As a fiction writer, you actually have an opportunity to go at the same ideas, but you can make them engaging. You don’t have to stick only to the facts, because you can move them into the future. You can say ‘What if this water management fails? what if it succeeds? what kind of world does this build? what kind of policy does this world build?’ And then you place characters in that world, and then the reader gets to live viscerally in that world. If the reader is living in the skin of a climate refugee and they have to live that life and experience what it’s like to be a refugee out of Texas, stuck in Phoenix with very little hope, living as a second-class citizen. What is that — how does that change their perspective on drought management, water power, things like that.

There’s a chance that that feels a lot more visceral and real. So, there’s an opportunity to contextualize things that are going on in our present moment, that you just can’t do as a journalist. I think the genius of fiction is that generates empathy. It moves us into a space where we live an experience as opposed to thinking about or considering an experience.

On the next one:

I think the next thing that I’m interested in is biodiversity. That’s the next one that’s kicking around in the back of my head — it’s another one of those silent things. You don’t really notice species going extinct, especially when you never knew the species existed in the first place because we never got around to cataloguing it. There’s just this steady drip of extinctions. We are in the middle of a mass extinction event, and we are causing it, and that matters — I think. Or let’s put it this way: I guess we don’t know how much it matters. Our ecosystems are a fairly tightly woven set of tapestries. You can pull a certain number of threads out and it sort of doesn’t matter to the whole woven thing. But at some point you pull out enough threads that the whole thing just unravels. And I wonder about that. I wonder how many threads you can pull before the whole thing collapses. Where is that last species that will be “oops, too many.”

I’m assuming it’s going to be something like some insect we’ve never heard of. We never get hit by the things we’re expecting. If we’re looking at it and we’re worried about it, that’s not where the danger lies. The danger lies in those places we weren’t looking, because we didn’t have the imagination to look.
+---+
TO DO:
A - In the interview passage, can you repeat the stretch from "I’m assuming it’s" through "imagination to look."?
B - In the interview passage, what does the speaker assume the last species before collapse will probably be?
The lines after the interview passage have no connection to it.

PROVIDED DATA:
+---+
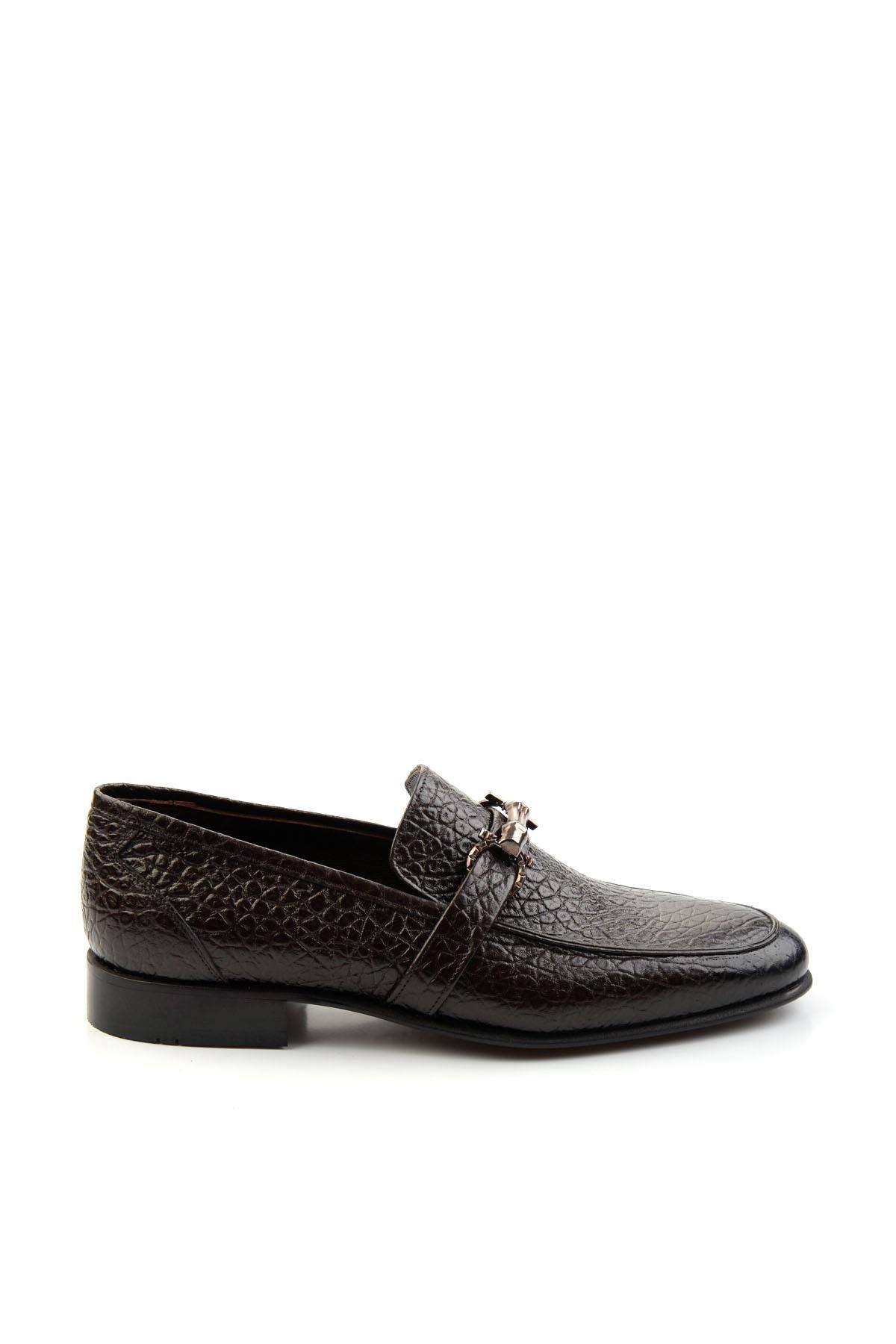Kahve Leather Erkek Klasik Ayakkabı E01630240703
+---+
LIST OF SOLUTIONS:
A -
I’m assuming it’s going to be something like some insect we’ve never heard of. We never get hit by the things we’re expecting. If we’re looking at it and we’re worried about it, that’s not where the danger lies. The danger lies in those places we weren’t looking, because we didn’t have the imagination to look.

B - Something like some insect we've never heard of.